Jacob (part 1?)

There was nothing Jacob wanted to do more than to slink away and disappear. Maybe he could just slip out the apartment door without anyone noticing, and make for the stairs before anyone else showed up. Maybe he could squeeze in between that group of partygoers near the kitchen and the potted plant by the wall, and sneak out onto the balcony.

Whatever his escape plan would be, he realized, he had to act on it quickly. His anxiety was creeping up his back like a snake, stiffening each vertebrae as it slithered up, making his hands clench into fists involuntarily.

As the snake reached his shoulder blades, Jacob’s jaw tightened, and the stifling mixture of August humidity and pot smoke rubbed like fine sandpaper against his cleanly shaven skin.

“Dude, you okay?”

It was Brenda, her hand suddenly on his shoulder, causing him to jump a bit. She felt him start and pulled back.

“Whoa, Jacob; seriously, man. You look like shit.”

“I feel like shit,” Jacob whispered, as the snake coiled up his neck. He started to break into a cold sweat, and he knew there was no way he could get out of Brenda’s apartment unnoticed now.
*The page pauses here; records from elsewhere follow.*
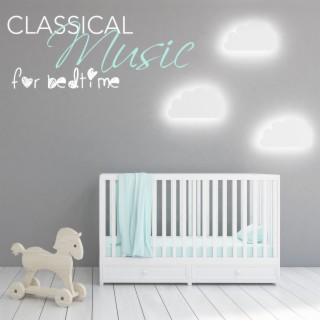 Classical Music For Bedtime - Boomplay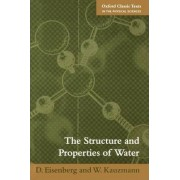 The Structure and Properties of Water by David Eisenberg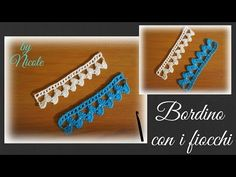 Bordino con i fiocchi all'uncinetto - crochet lace border edge - YouTube
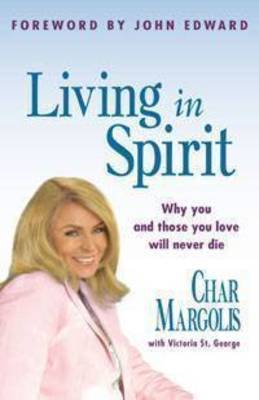 Living in Spirit: Why You and Those You Love Will Never Die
Brenda was looking at some of her other guests as she continued. “Maybe you should hit the balcony? Kim’s out there.”

But the snake had complete control over Jacob, and he was powerless. “I’m sorry,” he stammered, and turned for the front door.

If the other partygoers saw him leave, he couldn’t tell; his vision was a jagged, black-rimmed tunnel. He didn’t even feel his feet move against the faded parquet floor;only the cool metal of the doorknob as he yanked the apartment’s entrance open just enough for him to slither through.

He pushed into the stairwell and poured down the six flights to the ground floor. He might have heard Brenda call his name from above, but the pounding of his own heartbeat in his ears and the echoing of his frantic descent made it impossible to tell.

Finally he burst outside, the sticky Toronto air rolling over him like a net. The snake was still firmly locked on his spine, and all Jacob could think was, Home, home, home.

It was almost 1am before he finally reached his own apartment, drank two glasses of chilled water, and passed out from exhaustion on his living room couch. As he lost consciousness, he could feel the snake finally loosen its grip, and he wondered: did Kim notice I was gone?